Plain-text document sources
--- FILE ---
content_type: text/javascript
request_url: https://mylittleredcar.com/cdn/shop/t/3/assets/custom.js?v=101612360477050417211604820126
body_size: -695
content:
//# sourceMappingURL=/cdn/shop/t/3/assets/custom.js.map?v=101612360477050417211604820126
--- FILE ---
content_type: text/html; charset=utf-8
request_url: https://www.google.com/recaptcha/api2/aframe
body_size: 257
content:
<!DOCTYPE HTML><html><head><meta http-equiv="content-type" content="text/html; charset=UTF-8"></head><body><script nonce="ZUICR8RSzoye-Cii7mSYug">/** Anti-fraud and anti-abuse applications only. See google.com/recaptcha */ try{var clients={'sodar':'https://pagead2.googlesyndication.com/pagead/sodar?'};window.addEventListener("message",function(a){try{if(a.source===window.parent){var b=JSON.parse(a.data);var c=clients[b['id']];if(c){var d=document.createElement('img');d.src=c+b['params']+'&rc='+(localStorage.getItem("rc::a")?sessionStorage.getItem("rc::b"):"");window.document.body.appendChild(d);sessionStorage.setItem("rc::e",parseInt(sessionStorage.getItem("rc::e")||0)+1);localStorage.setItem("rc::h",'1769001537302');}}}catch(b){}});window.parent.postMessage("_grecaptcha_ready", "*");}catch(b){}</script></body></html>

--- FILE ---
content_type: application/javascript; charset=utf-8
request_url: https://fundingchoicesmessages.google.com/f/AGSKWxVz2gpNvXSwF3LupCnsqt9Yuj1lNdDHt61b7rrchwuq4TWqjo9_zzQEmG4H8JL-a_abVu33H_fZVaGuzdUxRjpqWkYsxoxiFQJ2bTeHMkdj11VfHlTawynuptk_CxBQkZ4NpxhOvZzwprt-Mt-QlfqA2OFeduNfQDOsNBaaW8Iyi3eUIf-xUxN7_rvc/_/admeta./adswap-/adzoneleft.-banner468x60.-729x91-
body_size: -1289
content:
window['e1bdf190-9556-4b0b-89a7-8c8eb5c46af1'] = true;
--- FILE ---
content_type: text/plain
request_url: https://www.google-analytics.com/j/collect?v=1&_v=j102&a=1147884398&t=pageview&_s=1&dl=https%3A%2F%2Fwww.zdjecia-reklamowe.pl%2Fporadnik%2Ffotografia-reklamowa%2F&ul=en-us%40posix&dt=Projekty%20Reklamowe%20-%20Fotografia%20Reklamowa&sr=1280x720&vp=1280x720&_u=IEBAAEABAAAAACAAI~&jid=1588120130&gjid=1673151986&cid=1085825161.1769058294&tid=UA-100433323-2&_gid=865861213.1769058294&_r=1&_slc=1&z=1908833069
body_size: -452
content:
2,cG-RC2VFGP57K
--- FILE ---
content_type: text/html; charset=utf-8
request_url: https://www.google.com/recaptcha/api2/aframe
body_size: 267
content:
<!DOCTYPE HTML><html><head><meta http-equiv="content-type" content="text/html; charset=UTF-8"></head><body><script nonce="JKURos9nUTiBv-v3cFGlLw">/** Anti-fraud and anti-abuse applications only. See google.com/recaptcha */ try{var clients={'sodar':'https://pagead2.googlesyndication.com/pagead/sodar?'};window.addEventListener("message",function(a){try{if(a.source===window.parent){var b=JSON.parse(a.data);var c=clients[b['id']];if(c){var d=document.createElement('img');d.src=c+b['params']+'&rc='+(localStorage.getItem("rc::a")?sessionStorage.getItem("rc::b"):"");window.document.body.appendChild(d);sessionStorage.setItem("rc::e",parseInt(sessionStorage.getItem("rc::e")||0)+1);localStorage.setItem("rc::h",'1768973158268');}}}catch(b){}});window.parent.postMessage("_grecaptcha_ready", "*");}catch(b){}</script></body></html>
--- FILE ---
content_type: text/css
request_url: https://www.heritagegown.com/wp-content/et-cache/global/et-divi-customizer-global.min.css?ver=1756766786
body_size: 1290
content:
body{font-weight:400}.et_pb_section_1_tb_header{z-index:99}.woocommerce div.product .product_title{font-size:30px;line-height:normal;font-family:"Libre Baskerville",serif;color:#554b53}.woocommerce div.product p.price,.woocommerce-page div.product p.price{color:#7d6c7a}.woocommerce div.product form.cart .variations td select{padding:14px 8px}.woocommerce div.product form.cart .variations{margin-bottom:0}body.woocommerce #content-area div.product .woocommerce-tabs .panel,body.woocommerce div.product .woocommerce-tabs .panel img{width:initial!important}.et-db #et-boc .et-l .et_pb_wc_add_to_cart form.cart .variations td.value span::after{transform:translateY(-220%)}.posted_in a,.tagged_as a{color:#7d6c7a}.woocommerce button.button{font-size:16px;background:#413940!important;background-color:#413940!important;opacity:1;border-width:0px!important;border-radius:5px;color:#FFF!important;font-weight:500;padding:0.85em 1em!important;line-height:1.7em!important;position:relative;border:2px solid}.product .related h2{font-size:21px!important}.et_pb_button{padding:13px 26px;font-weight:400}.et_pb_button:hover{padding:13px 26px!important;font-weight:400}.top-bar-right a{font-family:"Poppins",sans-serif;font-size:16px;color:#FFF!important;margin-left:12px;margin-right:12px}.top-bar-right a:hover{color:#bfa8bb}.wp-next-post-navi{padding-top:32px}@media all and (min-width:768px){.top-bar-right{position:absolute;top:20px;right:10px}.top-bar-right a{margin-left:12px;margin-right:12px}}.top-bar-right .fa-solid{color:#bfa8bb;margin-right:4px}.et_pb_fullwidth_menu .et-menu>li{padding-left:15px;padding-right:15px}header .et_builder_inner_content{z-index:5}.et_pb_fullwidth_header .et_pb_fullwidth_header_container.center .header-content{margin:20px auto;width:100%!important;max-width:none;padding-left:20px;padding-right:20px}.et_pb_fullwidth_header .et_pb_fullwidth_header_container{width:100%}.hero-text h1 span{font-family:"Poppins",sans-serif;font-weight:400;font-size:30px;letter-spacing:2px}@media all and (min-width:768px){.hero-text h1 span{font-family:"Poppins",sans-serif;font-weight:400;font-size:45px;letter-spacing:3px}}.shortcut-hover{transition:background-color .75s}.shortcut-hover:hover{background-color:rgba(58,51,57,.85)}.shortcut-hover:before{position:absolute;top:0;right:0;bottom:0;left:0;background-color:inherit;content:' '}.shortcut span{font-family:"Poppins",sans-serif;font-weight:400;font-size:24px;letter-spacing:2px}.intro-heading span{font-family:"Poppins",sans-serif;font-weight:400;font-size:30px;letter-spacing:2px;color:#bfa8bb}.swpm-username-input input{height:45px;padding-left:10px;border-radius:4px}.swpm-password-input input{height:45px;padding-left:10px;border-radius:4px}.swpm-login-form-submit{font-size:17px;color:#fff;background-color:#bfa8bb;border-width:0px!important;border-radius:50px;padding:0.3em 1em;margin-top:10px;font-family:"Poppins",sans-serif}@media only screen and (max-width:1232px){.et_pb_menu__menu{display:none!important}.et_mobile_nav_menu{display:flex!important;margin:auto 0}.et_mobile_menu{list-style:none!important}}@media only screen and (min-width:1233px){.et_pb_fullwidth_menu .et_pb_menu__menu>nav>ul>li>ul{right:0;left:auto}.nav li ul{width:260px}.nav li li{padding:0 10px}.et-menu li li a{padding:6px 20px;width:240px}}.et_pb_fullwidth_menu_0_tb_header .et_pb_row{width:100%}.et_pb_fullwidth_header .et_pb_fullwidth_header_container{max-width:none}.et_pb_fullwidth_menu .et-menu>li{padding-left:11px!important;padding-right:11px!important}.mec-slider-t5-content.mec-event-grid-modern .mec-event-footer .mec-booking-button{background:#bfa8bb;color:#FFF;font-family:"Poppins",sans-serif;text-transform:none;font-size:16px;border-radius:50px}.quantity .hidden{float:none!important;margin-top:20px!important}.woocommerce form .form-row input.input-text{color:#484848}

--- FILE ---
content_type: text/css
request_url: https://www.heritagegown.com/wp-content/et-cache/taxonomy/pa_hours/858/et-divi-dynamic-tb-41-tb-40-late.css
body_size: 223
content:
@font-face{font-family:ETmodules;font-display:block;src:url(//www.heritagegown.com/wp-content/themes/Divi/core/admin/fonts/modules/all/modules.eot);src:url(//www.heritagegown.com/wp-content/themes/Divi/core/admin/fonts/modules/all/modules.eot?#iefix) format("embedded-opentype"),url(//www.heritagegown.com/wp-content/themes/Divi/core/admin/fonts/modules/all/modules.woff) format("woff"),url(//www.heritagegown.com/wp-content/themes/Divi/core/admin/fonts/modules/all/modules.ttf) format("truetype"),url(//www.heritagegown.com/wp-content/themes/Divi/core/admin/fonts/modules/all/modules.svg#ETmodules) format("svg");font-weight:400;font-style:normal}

_WHAT THE EXERCISE ASKS_. Filter the entries above down to the lines that contain "assets".

_RESPONSE TO THE EXERCISE_.
request_url: https://mylittleredcar.com/cdn/shop/t/3/assets/custom.js?v=101612360477050417211604820126
//# sourceMappingURL=/cdn/shop/t/3/assets/custom.js.map?v=101612360477050417211604820126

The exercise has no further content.